_課題の指示_.
以下のレコードをすべて、一字一句変えずに出力してください。画像は出力に含めないこと。

データソースの項目

'''

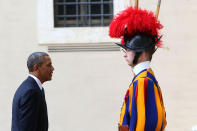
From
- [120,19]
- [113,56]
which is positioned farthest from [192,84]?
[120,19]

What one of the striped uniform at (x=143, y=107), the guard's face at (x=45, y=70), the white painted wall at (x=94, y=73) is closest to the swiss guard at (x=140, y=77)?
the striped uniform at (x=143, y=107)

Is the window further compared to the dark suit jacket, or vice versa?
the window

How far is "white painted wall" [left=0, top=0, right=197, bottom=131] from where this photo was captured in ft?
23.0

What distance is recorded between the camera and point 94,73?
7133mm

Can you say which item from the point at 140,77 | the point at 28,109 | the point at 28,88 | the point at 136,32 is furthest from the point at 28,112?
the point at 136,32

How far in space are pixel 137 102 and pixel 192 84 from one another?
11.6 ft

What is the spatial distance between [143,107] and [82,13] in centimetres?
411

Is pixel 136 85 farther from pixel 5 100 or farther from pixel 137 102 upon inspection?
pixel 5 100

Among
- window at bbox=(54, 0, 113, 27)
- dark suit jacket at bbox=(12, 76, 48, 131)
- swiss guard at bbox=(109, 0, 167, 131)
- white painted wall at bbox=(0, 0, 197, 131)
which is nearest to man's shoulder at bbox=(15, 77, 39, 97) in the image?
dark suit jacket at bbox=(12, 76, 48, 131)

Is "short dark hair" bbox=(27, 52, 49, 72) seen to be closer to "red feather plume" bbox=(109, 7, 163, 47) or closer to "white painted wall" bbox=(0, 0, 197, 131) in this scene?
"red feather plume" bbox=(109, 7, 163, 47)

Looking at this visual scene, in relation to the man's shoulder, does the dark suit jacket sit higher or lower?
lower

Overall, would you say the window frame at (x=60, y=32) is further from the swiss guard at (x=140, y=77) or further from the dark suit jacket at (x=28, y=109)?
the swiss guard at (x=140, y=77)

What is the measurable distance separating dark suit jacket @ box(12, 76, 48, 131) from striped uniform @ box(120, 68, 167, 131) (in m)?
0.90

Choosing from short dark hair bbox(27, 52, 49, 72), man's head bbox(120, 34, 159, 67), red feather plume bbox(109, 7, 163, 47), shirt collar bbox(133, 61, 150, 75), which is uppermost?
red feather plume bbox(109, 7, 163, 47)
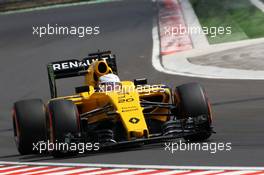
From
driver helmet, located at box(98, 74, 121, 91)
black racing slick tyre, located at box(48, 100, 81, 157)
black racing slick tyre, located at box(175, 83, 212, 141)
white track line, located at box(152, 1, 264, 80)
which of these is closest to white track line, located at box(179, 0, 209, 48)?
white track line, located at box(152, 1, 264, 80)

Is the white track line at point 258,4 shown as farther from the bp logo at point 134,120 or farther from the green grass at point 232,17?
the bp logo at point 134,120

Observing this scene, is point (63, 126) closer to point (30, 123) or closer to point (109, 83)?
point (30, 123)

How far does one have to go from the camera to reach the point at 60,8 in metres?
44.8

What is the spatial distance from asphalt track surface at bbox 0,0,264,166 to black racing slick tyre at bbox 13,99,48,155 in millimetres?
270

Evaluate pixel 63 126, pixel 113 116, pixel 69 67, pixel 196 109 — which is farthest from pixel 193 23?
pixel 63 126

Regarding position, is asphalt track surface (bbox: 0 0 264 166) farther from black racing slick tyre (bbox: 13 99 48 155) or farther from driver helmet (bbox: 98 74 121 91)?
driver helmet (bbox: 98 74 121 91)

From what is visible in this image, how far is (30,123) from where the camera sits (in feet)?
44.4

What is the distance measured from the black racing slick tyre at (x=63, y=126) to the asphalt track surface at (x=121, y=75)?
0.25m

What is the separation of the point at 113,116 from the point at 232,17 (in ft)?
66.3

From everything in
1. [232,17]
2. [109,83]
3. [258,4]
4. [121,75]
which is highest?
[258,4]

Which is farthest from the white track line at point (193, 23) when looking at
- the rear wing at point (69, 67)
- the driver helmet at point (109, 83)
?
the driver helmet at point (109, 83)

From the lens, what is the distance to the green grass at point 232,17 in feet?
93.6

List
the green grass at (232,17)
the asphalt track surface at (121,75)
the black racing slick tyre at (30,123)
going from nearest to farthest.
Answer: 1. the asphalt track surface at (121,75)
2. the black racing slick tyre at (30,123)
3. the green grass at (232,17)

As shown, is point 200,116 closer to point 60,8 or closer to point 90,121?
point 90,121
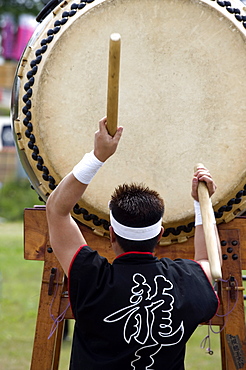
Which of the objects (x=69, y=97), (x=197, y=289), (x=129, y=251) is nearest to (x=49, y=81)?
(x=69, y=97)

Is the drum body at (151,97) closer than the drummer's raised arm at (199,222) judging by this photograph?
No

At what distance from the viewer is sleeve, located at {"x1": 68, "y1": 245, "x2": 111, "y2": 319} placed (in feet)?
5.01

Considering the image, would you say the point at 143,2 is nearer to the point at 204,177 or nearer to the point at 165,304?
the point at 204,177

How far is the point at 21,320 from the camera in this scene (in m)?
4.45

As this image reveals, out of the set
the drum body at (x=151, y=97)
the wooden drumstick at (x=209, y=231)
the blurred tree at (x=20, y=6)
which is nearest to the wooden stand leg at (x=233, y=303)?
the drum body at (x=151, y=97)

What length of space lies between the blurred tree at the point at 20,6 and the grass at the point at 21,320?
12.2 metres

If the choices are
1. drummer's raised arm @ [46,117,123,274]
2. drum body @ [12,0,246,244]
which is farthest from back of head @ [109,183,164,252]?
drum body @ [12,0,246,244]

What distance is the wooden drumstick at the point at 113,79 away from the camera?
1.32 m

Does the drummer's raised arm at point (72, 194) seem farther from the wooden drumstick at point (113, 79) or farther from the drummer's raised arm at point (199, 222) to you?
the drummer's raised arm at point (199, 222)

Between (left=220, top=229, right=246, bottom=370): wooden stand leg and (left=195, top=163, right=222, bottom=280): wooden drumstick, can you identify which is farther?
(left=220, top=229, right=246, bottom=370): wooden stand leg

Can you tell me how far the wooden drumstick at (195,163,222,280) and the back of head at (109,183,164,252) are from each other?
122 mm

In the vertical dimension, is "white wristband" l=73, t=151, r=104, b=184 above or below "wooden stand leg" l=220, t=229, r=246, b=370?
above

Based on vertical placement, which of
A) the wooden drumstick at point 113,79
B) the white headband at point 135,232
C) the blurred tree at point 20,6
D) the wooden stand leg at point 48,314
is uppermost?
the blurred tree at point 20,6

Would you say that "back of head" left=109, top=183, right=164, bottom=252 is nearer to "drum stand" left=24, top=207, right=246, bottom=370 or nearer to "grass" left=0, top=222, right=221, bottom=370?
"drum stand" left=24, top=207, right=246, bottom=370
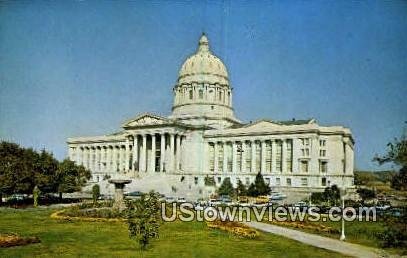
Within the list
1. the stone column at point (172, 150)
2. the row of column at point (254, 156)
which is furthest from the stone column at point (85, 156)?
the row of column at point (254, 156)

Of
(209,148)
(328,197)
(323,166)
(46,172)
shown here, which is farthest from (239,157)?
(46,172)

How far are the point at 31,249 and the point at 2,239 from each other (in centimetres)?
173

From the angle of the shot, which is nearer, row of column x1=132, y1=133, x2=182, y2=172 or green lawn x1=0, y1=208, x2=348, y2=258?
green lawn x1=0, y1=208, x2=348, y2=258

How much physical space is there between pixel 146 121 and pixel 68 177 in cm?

'''

_解答例_.
From
- [120,19]
- [113,56]
which is positioned farthest from [192,84]?
[120,19]

What one of the striped uniform at (x=143, y=107), the guard's face at (x=45, y=70), the white painted wall at (x=94, y=73) is closest to the swiss guard at (x=140, y=77)?
the striped uniform at (x=143, y=107)

Is the window further compared to the dark suit jacket, or vice versa?
the window

How far is "white painted wall" [left=0, top=0, right=197, bottom=131] from where this photo was captured in ft?
23.0

What distance is recorded between the camera and point 94,73?
7133mm

Can you say which item from the point at 140,77 | the point at 28,109 | the point at 28,88 | the point at 136,32 is furthest from the point at 28,112?
the point at 136,32

How far in space are pixel 137 102 and pixel 192 84 from one another?
11.6 ft

What is the spatial distance between [143,107] and [82,13] in centimetres?
411

Is pixel 136 85 farther from pixel 5 100 or farther from pixel 137 102 upon inspection?
pixel 5 100

Among
- window at bbox=(54, 0, 113, 27)
- dark suit jacket at bbox=(12, 76, 48, 131)
- swiss guard at bbox=(109, 0, 167, 131)
- white painted wall at bbox=(0, 0, 197, 131)
which is nearest to man's shoulder at bbox=(15, 77, 39, 97) in the image?
dark suit jacket at bbox=(12, 76, 48, 131)

Is "short dark hair" bbox=(27, 52, 49, 72) seen to be closer to "red feather plume" bbox=(109, 7, 163, 47) or closer to "white painted wall" bbox=(0, 0, 197, 131) in this scene?
"red feather plume" bbox=(109, 7, 163, 47)

Looking at this visual scene, in relation to the man's shoulder, does the dark suit jacket sit higher or lower?
lower

Overall, would you say the window frame at (x=60, y=32) is further from the swiss guard at (x=140, y=77) or further from the dark suit jacket at (x=28, y=109)?
the swiss guard at (x=140, y=77)

What is the measurable distance separating dark suit jacket @ box(12, 76, 48, 131) from striped uniform @ box(120, 68, 167, 131) (in m)?
0.90

Choosing from short dark hair bbox(27, 52, 49, 72), man's head bbox(120, 34, 159, 67), red feather plume bbox(109, 7, 163, 47), shirt collar bbox(133, 61, 150, 75), which is uppermost?
red feather plume bbox(109, 7, 163, 47)
From
driver helmet, located at box(98, 74, 121, 91)
black racing slick tyre, located at box(48, 100, 81, 157)
black racing slick tyre, located at box(175, 83, 212, 141)
white track line, located at box(152, 1, 264, 80)
which of these is closest to white track line, located at box(179, 0, 209, 48)?
white track line, located at box(152, 1, 264, 80)

Is the white track line at point 258,4 shown as farther from the bp logo at point 134,120 or farther from the green grass at point 232,17?
the bp logo at point 134,120

Observing this scene, is point (63, 126) closer to point (30, 123) or closer to point (109, 83)?
point (30, 123)

How far does one have to go from the camera to reach the point at 60,8 in metres?
44.8

What is the spatial distance from asphalt track surface at bbox 0,0,264,166 to black racing slick tyre at bbox 13,99,48,155 in millimetres?
270

Evaluate pixel 63 126, pixel 113 116, pixel 69 67, pixel 196 109 — which is farthest from pixel 193 23?
pixel 63 126

Regarding position, is asphalt track surface (bbox: 0 0 264 166) farther from black racing slick tyre (bbox: 13 99 48 155) or farther from driver helmet (bbox: 98 74 121 91)?
driver helmet (bbox: 98 74 121 91)

From what is visible in this image, how far is (30,123) from where the camera sits (in feet)?
44.4

What is the distance measured from the black racing slick tyre at (x=63, y=126) to the asphalt track surface at (x=121, y=75)?
0.25m

What is the separation of the point at 113,116 from the point at 232,17 (in ft)?
66.3

From everything in
1. [232,17]
2. [109,83]
3. [258,4]
4. [121,75]
which is highest?
[258,4]

Which is farthest from the white track line at point (193, 23) when looking at
- the rear wing at point (69, 67)
- the driver helmet at point (109, 83)
?
the driver helmet at point (109, 83)

From the lens, what is the distance to the green grass at point 232,17 in feet?
93.6

List
the green grass at (232,17)
the asphalt track surface at (121,75)
the black racing slick tyre at (30,123)
going from nearest to farthest.
Answer: 1. the asphalt track surface at (121,75)
2. the black racing slick tyre at (30,123)
3. the green grass at (232,17)

As shown, is point 200,116 closer to point 60,8 or closer to point 90,121?
point 90,121
Which of the objects (x=69, y=97), (x=197, y=289), (x=129, y=251) is nearest to (x=49, y=81)?
(x=69, y=97)

Is the drum body at (151,97) closer than the drummer's raised arm at (199,222) judging by this photograph?
No

At what distance from the viewer is sleeve, located at {"x1": 68, "y1": 245, "x2": 111, "y2": 319} placed (in feet)?
5.01

Considering the image, would you say the point at 143,2 is nearer to the point at 204,177 or nearer to the point at 165,304?
the point at 204,177

How far is the point at 21,320 from the camera in this scene (in m)?
4.45

As this image reveals, out of the set
the drum body at (x=151, y=97)
the wooden drumstick at (x=209, y=231)
the blurred tree at (x=20, y=6)
which is nearest to the wooden stand leg at (x=233, y=303)?
the drum body at (x=151, y=97)

What length of space lies between the blurred tree at the point at 20,6 and the grass at the point at 21,320?
12.2 metres

If the choices are
1. drummer's raised arm @ [46,117,123,274]
2. drum body @ [12,0,246,244]
which is farthest from back of head @ [109,183,164,252]?
drum body @ [12,0,246,244]

What distance is the wooden drumstick at the point at 113,79 away from the camera?
1.32 m

Does the drummer's raised arm at point (72, 194) seem farther from the wooden drumstick at point (113, 79) or farther from the drummer's raised arm at point (199, 222) to you?
the drummer's raised arm at point (199, 222)

Between (left=220, top=229, right=246, bottom=370): wooden stand leg and (left=195, top=163, right=222, bottom=280): wooden drumstick, can you identify which is farther?
(left=220, top=229, right=246, bottom=370): wooden stand leg

Can you tell me how far the wooden drumstick at (195,163,222,280) and the back of head at (109,183,164,252) are from each other?
122 mm

In the vertical dimension, is "white wristband" l=73, t=151, r=104, b=184 above or below "wooden stand leg" l=220, t=229, r=246, b=370?
above

Based on vertical placement, which of
A) the wooden drumstick at point 113,79
B) the white headband at point 135,232
C) the blurred tree at point 20,6
D) the wooden stand leg at point 48,314
is uppermost?
the blurred tree at point 20,6

Would you say that "back of head" left=109, top=183, right=164, bottom=252 is nearer to "drum stand" left=24, top=207, right=246, bottom=370 or nearer to "grass" left=0, top=222, right=221, bottom=370?
"drum stand" left=24, top=207, right=246, bottom=370
Within the list
1. the stone column at point (172, 150)
2. the row of column at point (254, 156)
which is furthest from the stone column at point (85, 156)?
the row of column at point (254, 156)

Of
(209,148)
(328,197)
(323,166)
(46,172)
shown here, which is farthest from (239,157)?
(46,172)

How far are the point at 31,249 and the point at 2,239 from each other (in centimetres)?
173

From the angle of the shot, which is nearer, row of column x1=132, y1=133, x2=182, y2=172 or green lawn x1=0, y1=208, x2=348, y2=258?
green lawn x1=0, y1=208, x2=348, y2=258

How much physical space is there between pixel 146 121 and pixel 68 177 in cm?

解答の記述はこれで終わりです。